--- FRAGMENTO PROPORCIONADO ---
13 de Febrero 2007

Gobierno omnipontente, gobierno incompetente

Sesion Dalrymple. Esta vez en abierto, en el City Journal.

Dalrymple comentá tres libros que ofrecen


an insight into the nature of the corruption that has sprung from the ever-wider extension of self-arrogated government responsibility in Britain, and they shed light as well on the effect that government expansion has upon the population

Uno de los libros, escrito por un maestro, Frank Chalk, retrata sin adornos el funcionamiento del sistema educativo británico. Comenta Dalrymple que:

In the looking-glass world of modern British public administration, nothing succeeds like failure, because failure provides work for yet more functionaries and confers an ever more providential role upon the government. A child who does not learn to read properly often behaves badly in school and thus becomes the subject (or is it object?) of inquiries by educational psychologists and social workers. As Chalk describes, they always find that the child in question lacks self-esteem and therefore should be allowed to attend only those classes that he feels he can cope with. The so-called Senior Management Team in the school—teachers who have retired into a largely administrative role—deals with all disciplinary problems by means of appeasement, for lack of any other permissible method available to them.

--- TAREAS A REALIZAR ---
A) Reproduzca del fragmento la parte que comienza con las palabras que contienen "In the looking-glass" y termina con "available to them.", sustituyendo "Senior Management Team" por "Leadership Team".
B) Responda brevemente, según el fragmento:
(i) ¿En qué publicación aparece en abierto el texto de Dalrymple?
(ii) ¿Cuántos libros comenta Dalrymple?
(iii) ¿Qué profesión tiene Frank Chalk?

--- EXTRACTO DE DATOS ---
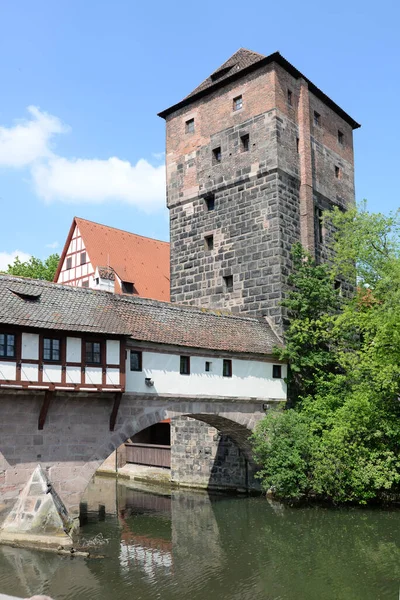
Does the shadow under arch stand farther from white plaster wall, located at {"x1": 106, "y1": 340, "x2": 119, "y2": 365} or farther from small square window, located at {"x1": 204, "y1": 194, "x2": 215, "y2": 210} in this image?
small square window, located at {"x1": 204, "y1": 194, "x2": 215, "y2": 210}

--- RESPUESTAS ---
A)
In the looking-glass world of modern British public administration, nothing succeeds like failure, because failure provides work for yet more functionaries and confers an ever more providential role upon the government. A child who does not learn to read properly often behaves badly in school and thus becomes the subject (or is it object?) of inquiries by educational psychologists and social workers. As Chalk describes, they always find that the child in question lacks self-esteem and therefore should be allowed to attend only those classes that he feels he can cope with. The so-called Leadership Team in the school—teachers who have retired into a largely administrative role—deals with all disciplinary problems by means of appeasement, for lack of any other permissible method available to them.

B)
(i) En el City Journal.
(ii) Tres.
(iii) Es maestro.